A U.S. Senate committee recently passed a bill to protect the personal information of judges in response to the shooting of a federal judge’s child last year in New Jersey.
Sens. Cory Booker and Bob Menendez, co-authors of the bill, applauded the Dec. 2 passage of the Daniel Anderl Judicial Security and Privacy Act of 2021 by the Senate Judiciary Committee. The bill, named for the son of U.S. District Court Judge Esther Salas who was murdered during the violent home invasion last year, would safeguard the personally identifiable information of federal judges and their immediate families that could leave them vulnerable to potential threats. The bill passed the committee without opposition and with broad bipartisan support.
In July 2020, a man posing as a delivery driver went to the home of Judge Salas and opened fire, critically wounding her husband, Mark Anderl, and killing their 20-year-old son, Daniel. The gunman had previously argued a case before Judge Salas and used publicly available information to target the judge and her family.
Protecting Judge’s Privacy
“My husband and I thank the Senate Judiciary Committee from our hearts,” Judge Salas said. “Daniel’s death showed tragically that threats against federal judges are real, and they have dire consequences. I urge Congress to follow the committee’s lead and ensure that judges can perform their duties without fear, for themselves or their families.”
“I am grateful that Senators of both parties came together today to support the Daniel Anderl Judicial Security and Privacy Act— urgently needed legislation that will help protect the privacy and safety of federal judges and their families,” said Booker, a member of the Senate Judiciary Committee. “No person who takes on the responsibility of serving as a federal judge should ever have to live in fear that they or their family could be targeted by someone who is able to access their personal information easily online.”
Since the attack, Judge Salas has made advocating for greater safety and privacy protections for federal judges a personal mission.
“Today, Mark and I saw the Judiciary Committee come together in agreement on the need for this bill, the need to protect our judiciary, the need to protect our democracy” said Judge Salas after the vote, her voice cracking at times. “I stand here in the name of Daniel, much work needs to be done…but we will make sure we can do everything in our power to avoid a tragedy like this happening again.”
Specifics of Bill
The legislation establishes guidelines for federal agencies, state and local governments, and commercial data collectors to create safeguards to protect the personal information of active, senior, recalled, or retired federal judges and their immediate families by:
- Prohibiting government agencies from publicly posting judges’ personally identifiable information and allowing judges to request the removal of their information within 72 hours if it is already posted;
- Creating a federal grant program for state and local governments to help cover costs to prevent the release of judges’ personally identifiable information from any agency that operates a database or registry that contains this information;
- Authorizing funding for state and local governments to create or expand programs to protect judges’ personally identifiable information, such as programs to redact information from tax, property, and state motor vehicle records, among others, or the hiring of a third party to scrub the information from the internet;
- Prohibiting commercial data collectors from selling, trading, licensing, purchasing, or providing judges’ personally identifiable information, and authorizing the Administrative Office of the U.S. Courts (AO) to provide data brokers with a current list of federal judges and their immediate family members for the purpose of compliance and;
- Allowing injunctive relief and a private right-of-action for violations of the law.
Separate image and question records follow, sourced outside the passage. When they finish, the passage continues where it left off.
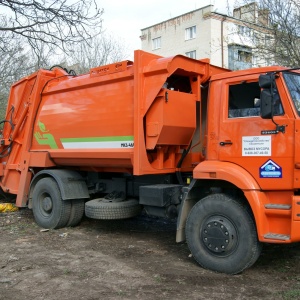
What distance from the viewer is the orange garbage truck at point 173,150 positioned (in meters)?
4.55

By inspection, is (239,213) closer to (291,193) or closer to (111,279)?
(291,193)

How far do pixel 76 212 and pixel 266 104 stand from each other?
4.28m

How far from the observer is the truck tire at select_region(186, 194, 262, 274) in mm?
4621

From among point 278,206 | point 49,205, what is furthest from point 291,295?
point 49,205

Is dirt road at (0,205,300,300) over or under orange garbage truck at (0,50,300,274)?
under

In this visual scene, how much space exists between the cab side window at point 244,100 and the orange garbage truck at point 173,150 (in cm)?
1

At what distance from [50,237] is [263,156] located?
12.9 feet

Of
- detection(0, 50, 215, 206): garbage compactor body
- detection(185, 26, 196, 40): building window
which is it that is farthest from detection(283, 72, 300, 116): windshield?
detection(185, 26, 196, 40): building window

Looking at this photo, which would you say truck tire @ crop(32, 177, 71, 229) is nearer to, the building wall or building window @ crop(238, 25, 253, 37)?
building window @ crop(238, 25, 253, 37)

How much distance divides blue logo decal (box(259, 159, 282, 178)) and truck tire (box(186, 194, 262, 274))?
47cm

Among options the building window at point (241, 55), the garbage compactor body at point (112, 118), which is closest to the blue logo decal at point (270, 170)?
the garbage compactor body at point (112, 118)

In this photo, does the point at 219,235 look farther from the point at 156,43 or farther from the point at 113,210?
the point at 156,43

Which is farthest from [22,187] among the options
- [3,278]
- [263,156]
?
[263,156]

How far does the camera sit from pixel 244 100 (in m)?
4.87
Additionally, the bill would also authorize funding for the AO and U.S. Marshals Service (USMS) to monitor and assess online threats, maintain records, investigate complaints, and address acts of aggression and violations. It would also allow the USMS to hire additional intelligence analysts, deputy U.S. Marshals, and other personnel to ensure the agency is able to anticipate and deter threats against federal judges.
“I made a personal commitment to Judge Salas that I would push for legislation to better protect those who serve on our federal judiciary…We are one step closer to fulfilling that promise with this important legislation passing the Senate Judiciary Committee,” said Menendez, who recommended the judge to President Barack Obama for appointment to the federal bench.